I have a set of files, all that are named with the convention file_[number]_[abcd].bin (where [number] is a number in the range 0-size of drive in MB). i.e there is file_0_a.bin, file_0_b.bin, file_0_c.bin and file_0_d.bin and then the 0 would become a 1 and so on.

The number of files is figured out at run-time based on the size of the partition. I need to delete all of the files that have been created, but in a pseudo-random manner. in blocks of size that I need to be able to specify, i.e where there is 1024 files, delete 512, then delete another 512.

I have the following function for doing it currently, which I call the required number of times, but it will get progressively less likely to find a file that exists, to the point where it might never complete. Obviously, this is somewhat less than ideal.

What is another method that I can use to delete all of the files in a random order?

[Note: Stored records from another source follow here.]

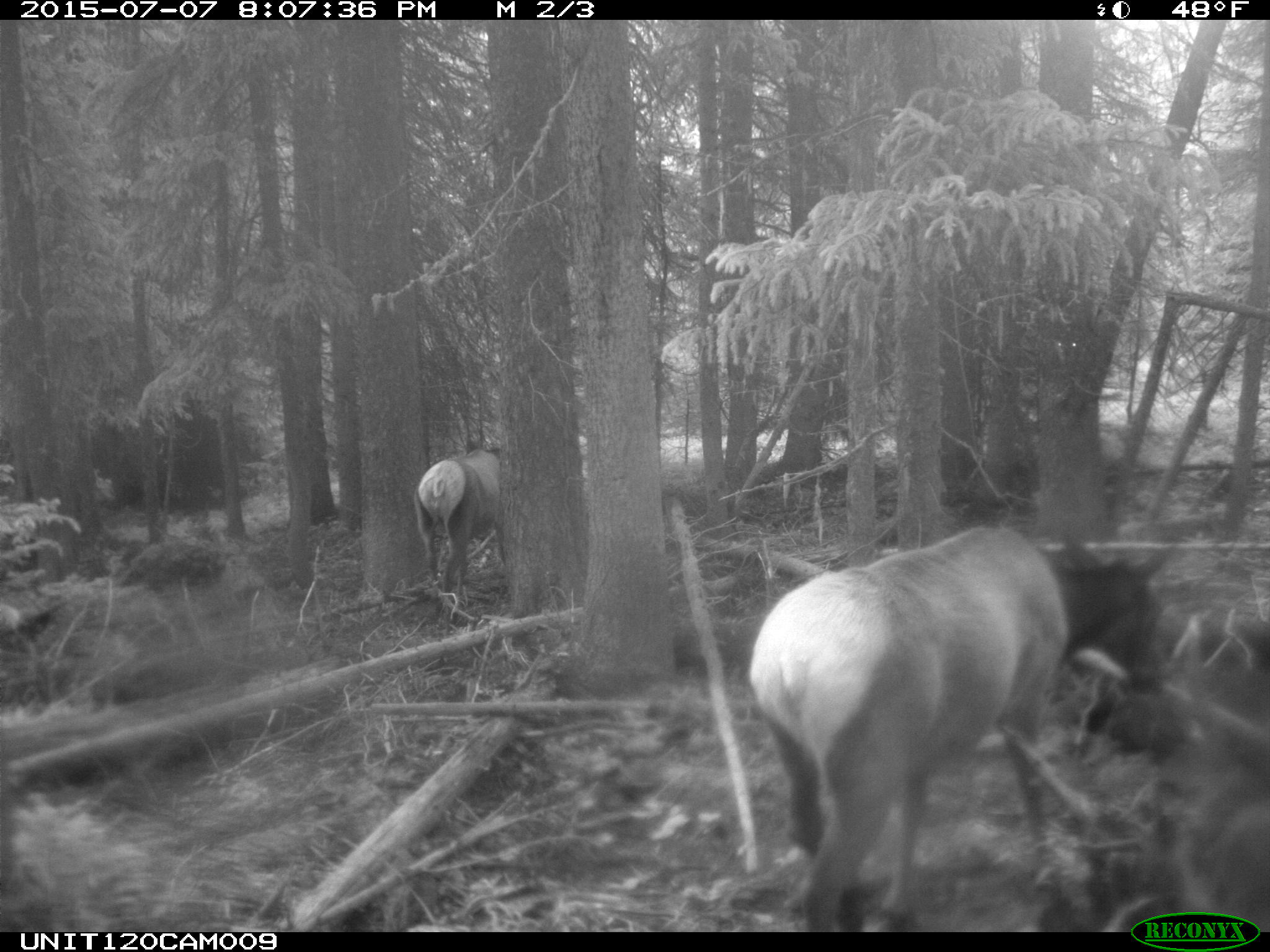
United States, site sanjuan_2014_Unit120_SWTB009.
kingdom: Animalia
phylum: Chordata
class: Mammalia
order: Artiodactyla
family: Cervidae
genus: Cervus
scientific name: Cervus elaphus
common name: red deer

deleteRandFile() #$1 - total number of files
{
    i=$((RANDOM%$1))
    j=$((RANDOM%3))
    file=""

    case $j in
    0)
        file="${dest_dir}/file_${i}_a.bin";;
    1)
        file="${dest_dir}/file_${i}_b.bin";;    
    2)
        file="${dest_dir}/file_${i}_c.bin";;
    3)
        file="${dest_dir}/file_${i}_d.bin";;
    esac

    if ! [[ -f $file ]]; then
        deleteRandFile $1
    else
        rm $file
    fi

    return 0;
}

Edit: I'm trying to delete in random order so that I can fragment the files as much as possible. This is part of a script that begins by filling a drive with 1MB files, and deletes them, 1024 at a time, then fills the 'gap' with 1 1GB file. Rinse and repeat until you have some very fragmented 1GB files.

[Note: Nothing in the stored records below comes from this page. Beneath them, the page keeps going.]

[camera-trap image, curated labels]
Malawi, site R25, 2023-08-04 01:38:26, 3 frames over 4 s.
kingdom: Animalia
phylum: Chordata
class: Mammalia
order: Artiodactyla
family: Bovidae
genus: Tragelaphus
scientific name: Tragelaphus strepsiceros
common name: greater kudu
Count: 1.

Maybe it would help if you can explain why it matters in what order you delete the files. — Nate Eldredge, Oct 08 '14 at 21:25
@NateEldredge Sure, uh...I'm trying to fragment a hard drive and kill a file system. I have my reasons. — Yann, Oct 08 '14 at 21:37
In zsh, you would use the *.bin(o+functionName) notation as in http://unix.stackexchange.com/a/9831 — ignis, Oct 09 '14 at 07:06

Stéphane Chazelas · Accepted Answer · 2017-09-21T09:51:44.410

13

If you want to delete all the files, then, on a GNU system, you could do:

cd -P -- "$destdir" &&
  printf '%s\0' * | # print the list of files as zero terminated records
    sort -Rz |      # random sort (shuffle) the zero terminated records
    xargs -r0 rm -f # pass the input if non-empty (-r) understood as 0-terminated
                    # records (-0) as arguments to rm -f

If you want to only delete a certain number of those matching a regexp you'd insert something like this between the sort and xargs:

awk -v RS='\0' -v ORS='\0' -v n=1024 '/regexp/ {print; if (--n == 0) exit}'

With zsh, you could do:

shuffle() REPLY=$RANDOM
rm -f file_<->_[a-d].bin(.+shuffle[1,1024])

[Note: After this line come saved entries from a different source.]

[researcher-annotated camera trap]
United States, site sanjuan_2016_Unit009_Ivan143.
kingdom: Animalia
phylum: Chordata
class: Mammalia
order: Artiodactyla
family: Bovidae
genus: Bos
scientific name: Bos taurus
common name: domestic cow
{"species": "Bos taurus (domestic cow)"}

edited Sep 21 '17 at 09:51

answered Oct 08 '14 at 10:40

Stéphane Chazelas

544,893

I don't suppose you'd mind explaining a bit more fully? – Yann Oct 08 '14 at 10:41
I need to learn to type faster, or ignore the review queues to get an answer in ;-) – Anthon Oct 08 '14 at 10:42
This looks pretty good, do you mind going into a bit more detail about what the xargs -r0 flag does? – Yann Oct 08 '14 at 10:48
Thanks, the last thing is how would I need to alter this to make it not delete the lot at once, but delete, say, 1024 at a time? Would piping it through something to get the first 1024 entries that match a regex work? – Yann Oct 08 '14 at 10:55
Awesome, that's perfect. Barring something that does it in fewer commands, I'll accept this in a little bit. – Yann Oct 08 '14 at 11:10
I wound out modifying this slightly to become the command ls -l | sort -Rz | awk -v n=0 '/file_[0-9]+_[abcd].bin/ { if( ++n <= 1024) {print $9 ; }}' | xargs -r0 rm -f – Yann Oct 08 '14 at 12:34
I wonder why you prefer to use "printf" here, instead of a find . -maxdepth 1 -type f -print0 ? (Just reading, as I can not test (no gnu here... :( ), but printf here apparently only add 1 NUL to the entire list of files (all on 1 line, if none have newlines embedded)? Isn't it prone to errors if files have spaces/newlines etc in their pathname? Please explain why this works :) and does sort -Rz shuffle also inside each (here possibly only 1) line? – Olivier Dulac Oct 09 '14 at 05:40
1

@OlivierDulac, no. printf '%s\0' * formats each argument as %s\0 so is like find except that it excludes dot files, sorts the list, doesn't fork a process. And you can do printf '%s\0' file_*_[a-d].bin. find may be better if you only want regular files though you could also use zsh and its globbing qualifiers. – Stéphane Chazelas Oct 09 '14 at 07:48
@StéphaneChazelas: thanks a lot, quite handy trick indeed (if files are not too numerous to fit). I didn't knew printf '%s' * would "loop" over all files, i thought it would try to fit it all in a single %s. thx! – Olivier Dulac Oct 09 '14 at 12:48
@OlivierDulac, printf is built in most shells, so there's no limit on the number of arguments (other than the available memory). – Stéphane Chazelas Oct 09 '14 at 13:04

slm · Answer 2 · 2014-10-08T12:37:56.327

11

Here's a potential alternative using find and shuf:

$ find $destdir -type f | shuf | xargs rm -f

This will find all the files in $destdir and then use the shuf command to shuffle their order, and then pass the list on to xargs rm -f for deletion.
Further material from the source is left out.